**Objective:** Pull out each line below that contains the word "camera".

**Data shown:**

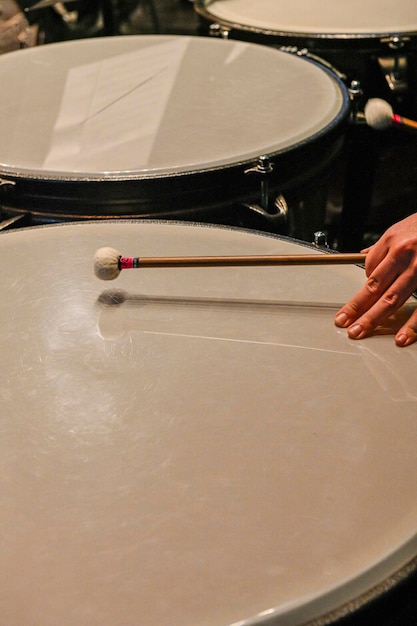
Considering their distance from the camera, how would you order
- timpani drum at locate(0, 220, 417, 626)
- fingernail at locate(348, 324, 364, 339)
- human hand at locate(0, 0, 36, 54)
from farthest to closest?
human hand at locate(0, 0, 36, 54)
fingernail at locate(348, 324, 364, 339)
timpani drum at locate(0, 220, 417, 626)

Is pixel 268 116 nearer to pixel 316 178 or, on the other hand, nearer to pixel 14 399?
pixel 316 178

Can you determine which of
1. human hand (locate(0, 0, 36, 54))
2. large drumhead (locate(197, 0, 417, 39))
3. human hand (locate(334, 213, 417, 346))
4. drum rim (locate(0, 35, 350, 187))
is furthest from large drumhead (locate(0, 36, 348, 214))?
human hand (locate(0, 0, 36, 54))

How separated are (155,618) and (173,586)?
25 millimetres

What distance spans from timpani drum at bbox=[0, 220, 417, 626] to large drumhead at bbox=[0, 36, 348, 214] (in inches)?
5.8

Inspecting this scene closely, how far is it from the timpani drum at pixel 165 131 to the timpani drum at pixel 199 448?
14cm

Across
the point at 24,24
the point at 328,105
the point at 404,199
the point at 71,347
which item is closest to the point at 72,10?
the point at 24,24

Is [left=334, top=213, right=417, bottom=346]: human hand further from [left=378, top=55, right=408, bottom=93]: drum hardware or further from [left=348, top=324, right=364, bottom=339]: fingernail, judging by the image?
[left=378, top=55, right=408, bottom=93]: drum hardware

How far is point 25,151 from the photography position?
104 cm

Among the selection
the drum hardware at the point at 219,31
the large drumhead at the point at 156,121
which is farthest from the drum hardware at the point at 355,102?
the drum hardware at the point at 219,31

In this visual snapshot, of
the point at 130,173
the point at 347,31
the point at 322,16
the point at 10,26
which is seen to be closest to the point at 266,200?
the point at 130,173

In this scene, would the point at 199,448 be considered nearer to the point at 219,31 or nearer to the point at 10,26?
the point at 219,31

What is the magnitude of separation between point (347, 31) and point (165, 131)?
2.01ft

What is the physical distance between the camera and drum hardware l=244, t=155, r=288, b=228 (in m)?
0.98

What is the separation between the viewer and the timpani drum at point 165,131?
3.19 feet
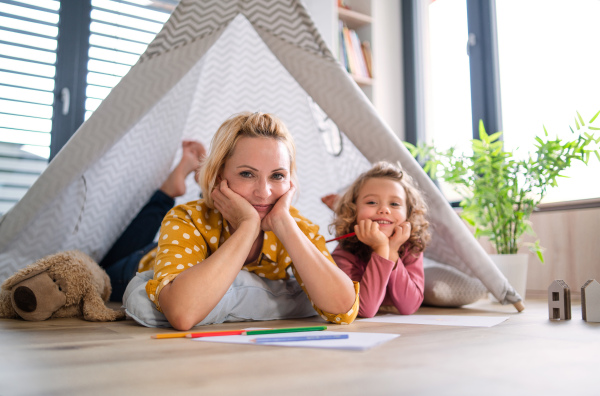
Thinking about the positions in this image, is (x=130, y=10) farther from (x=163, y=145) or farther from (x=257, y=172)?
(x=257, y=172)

--

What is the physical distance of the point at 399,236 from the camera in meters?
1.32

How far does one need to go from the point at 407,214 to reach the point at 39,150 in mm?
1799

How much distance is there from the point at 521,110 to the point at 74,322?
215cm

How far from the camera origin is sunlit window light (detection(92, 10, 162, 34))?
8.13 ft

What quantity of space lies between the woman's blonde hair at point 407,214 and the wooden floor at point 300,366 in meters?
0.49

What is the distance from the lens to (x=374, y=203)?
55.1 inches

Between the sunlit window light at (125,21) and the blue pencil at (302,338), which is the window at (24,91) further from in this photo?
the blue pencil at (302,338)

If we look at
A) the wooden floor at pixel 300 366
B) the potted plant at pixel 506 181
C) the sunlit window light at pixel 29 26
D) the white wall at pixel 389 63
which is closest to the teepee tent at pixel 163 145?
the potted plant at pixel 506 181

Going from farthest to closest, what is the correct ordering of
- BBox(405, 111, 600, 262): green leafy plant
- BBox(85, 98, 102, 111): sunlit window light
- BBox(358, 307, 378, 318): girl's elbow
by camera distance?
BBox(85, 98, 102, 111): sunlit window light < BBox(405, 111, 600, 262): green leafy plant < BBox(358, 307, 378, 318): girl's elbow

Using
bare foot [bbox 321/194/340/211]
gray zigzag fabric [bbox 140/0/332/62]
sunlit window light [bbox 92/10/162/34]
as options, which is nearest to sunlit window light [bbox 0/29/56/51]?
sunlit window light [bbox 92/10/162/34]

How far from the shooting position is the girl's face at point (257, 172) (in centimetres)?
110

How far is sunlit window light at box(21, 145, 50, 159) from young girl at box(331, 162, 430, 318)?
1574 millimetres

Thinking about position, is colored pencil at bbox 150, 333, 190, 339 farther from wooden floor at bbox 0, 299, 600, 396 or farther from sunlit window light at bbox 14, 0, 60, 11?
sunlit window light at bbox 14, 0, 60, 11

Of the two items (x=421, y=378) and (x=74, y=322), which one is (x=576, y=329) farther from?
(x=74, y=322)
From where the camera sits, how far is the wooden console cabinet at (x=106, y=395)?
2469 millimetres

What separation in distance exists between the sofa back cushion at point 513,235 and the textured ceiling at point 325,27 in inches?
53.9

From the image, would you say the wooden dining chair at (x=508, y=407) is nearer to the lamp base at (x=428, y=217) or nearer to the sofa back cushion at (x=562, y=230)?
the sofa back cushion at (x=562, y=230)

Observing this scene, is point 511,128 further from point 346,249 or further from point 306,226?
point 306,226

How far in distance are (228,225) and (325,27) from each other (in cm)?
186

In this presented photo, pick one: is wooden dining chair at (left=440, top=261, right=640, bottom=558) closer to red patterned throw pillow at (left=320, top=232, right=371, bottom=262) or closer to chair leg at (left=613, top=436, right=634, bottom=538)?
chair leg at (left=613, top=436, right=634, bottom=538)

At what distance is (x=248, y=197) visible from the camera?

==

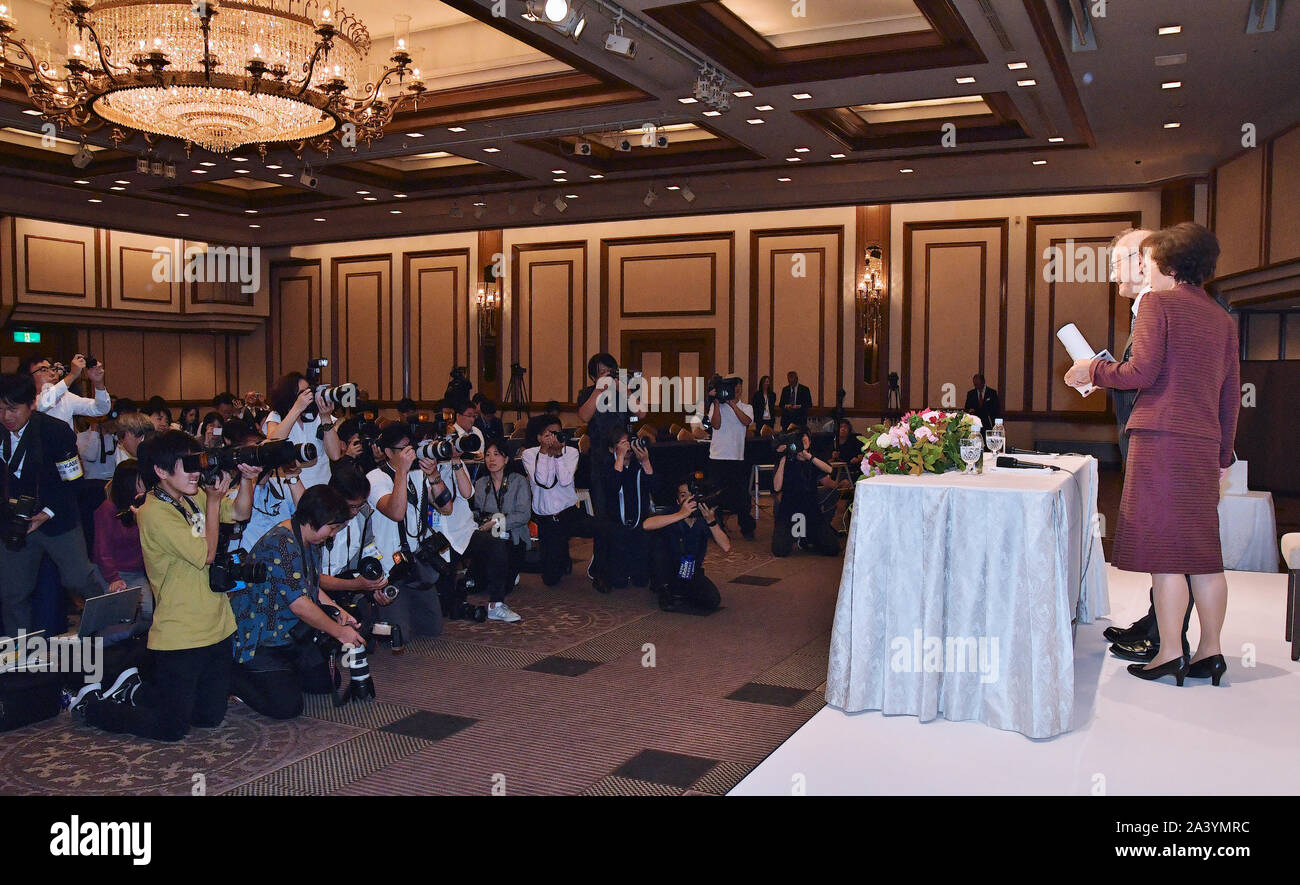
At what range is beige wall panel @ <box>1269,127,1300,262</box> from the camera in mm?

**Finished answer:**
Considering their distance from the camera, how would you order
What is the physical distance between the camera and drum hardware l=244, t=155, r=288, b=228 (in m)?
What is the physical distance of the point at 399,236 from the camera in meters?
How far from the camera origin is sunlit window light (detection(92, 10, 162, 34))?
by camera distance?
From where the camera sits, how far is the wooden console cabinet at (x=106, y=395)?
At what distance is (x=248, y=197) visible from the camera?
At what range is beige wall panel @ <box>1269,127,1300,262</box> from the camera in mm?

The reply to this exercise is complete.